> **DATA RECORDS**:
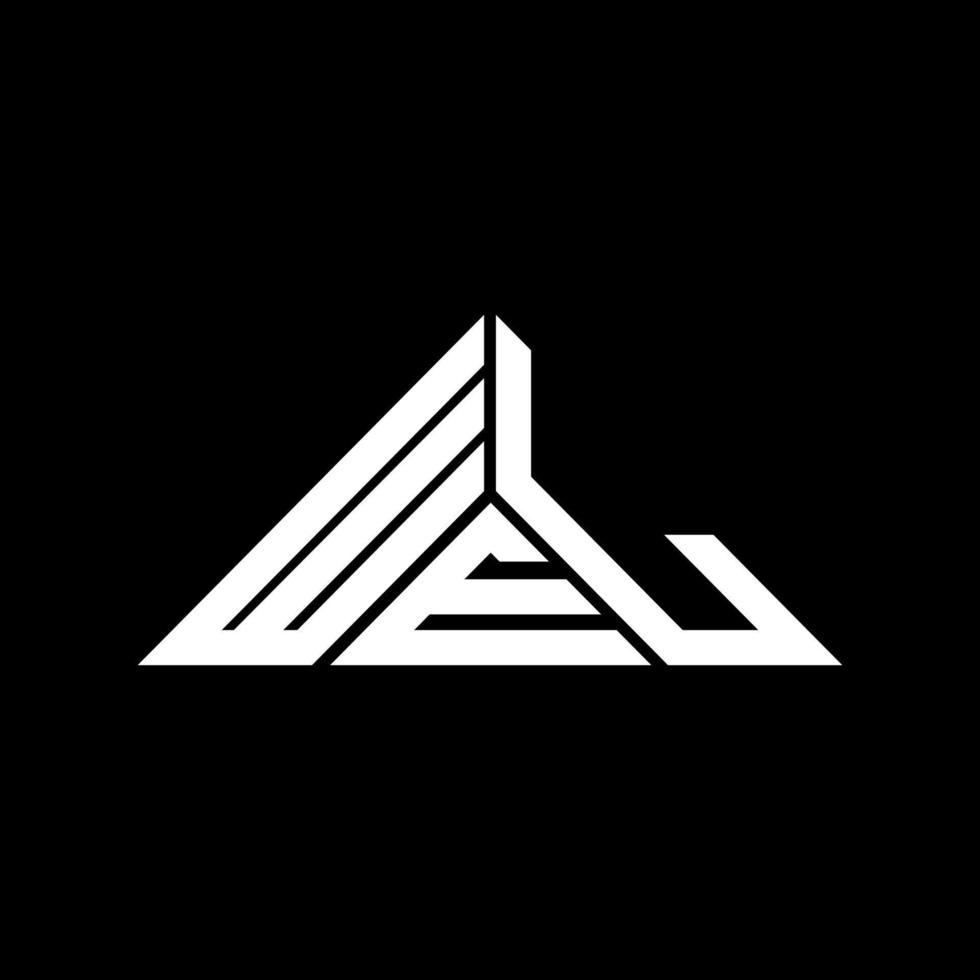 création de logo de lettre wel avec graphique vectoriel, logo wel simple et moderne en forme de triangle. vecteur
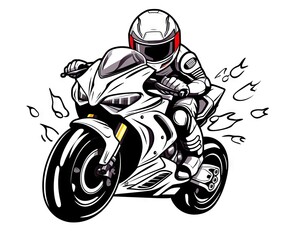  a person riding a motorcycle on a white background with a red helmet.  generative ai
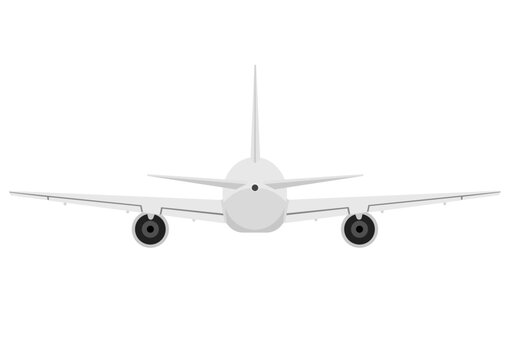 後ろから見た飛んでいる飛行機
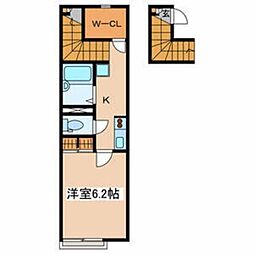 カサ・ボニータ下小松 2階1Kの間取り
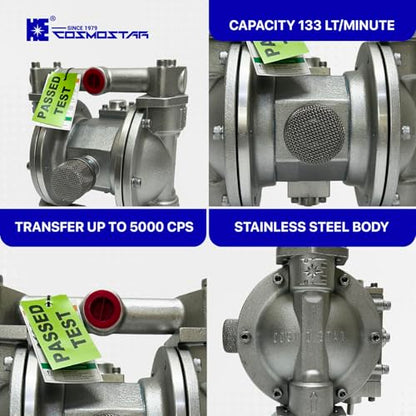 COSMOSTAR D0903 3/4" Double Air Diaphragm Pump, Aluminum Body, Teflon Ball, seat and Diaphragm, Pump Muffler, Pump, Chemical Pump, Waste Oil Pump, Pneumatic Oil Pump, Diaphragm Pumps - size: D0903 3/4" Aluminum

> **EXERCISE DETAILS**: In all the items above, change every "Diaphragm" to "Membrane" and leave the rest of the text the same. Write out only the text, without the pictures.

> **ANSWER TO THIS EXERCISE**:
 création de logo de lettre wel avec graphique vectoriel, logo wel simple et moderne en forme de triangle. vecteur
  a person riding a motorcycle on a white background with a red helmet.  generative ai
 後ろから見た飛んでいる飛行機
 カサ・ボニータ下小松 2階1Kの間取り
 COSMOSTAR D0903 3/4" Double Air Membrane Pump, Aluminum Body, Teflon Ball, seat and Membrane, Pump Muffler, Pump, Chemical Pump, Waste Oil Pump, Pneumatic Oil Pump, Membrane Pumps - size: D0903 3/4" Aluminum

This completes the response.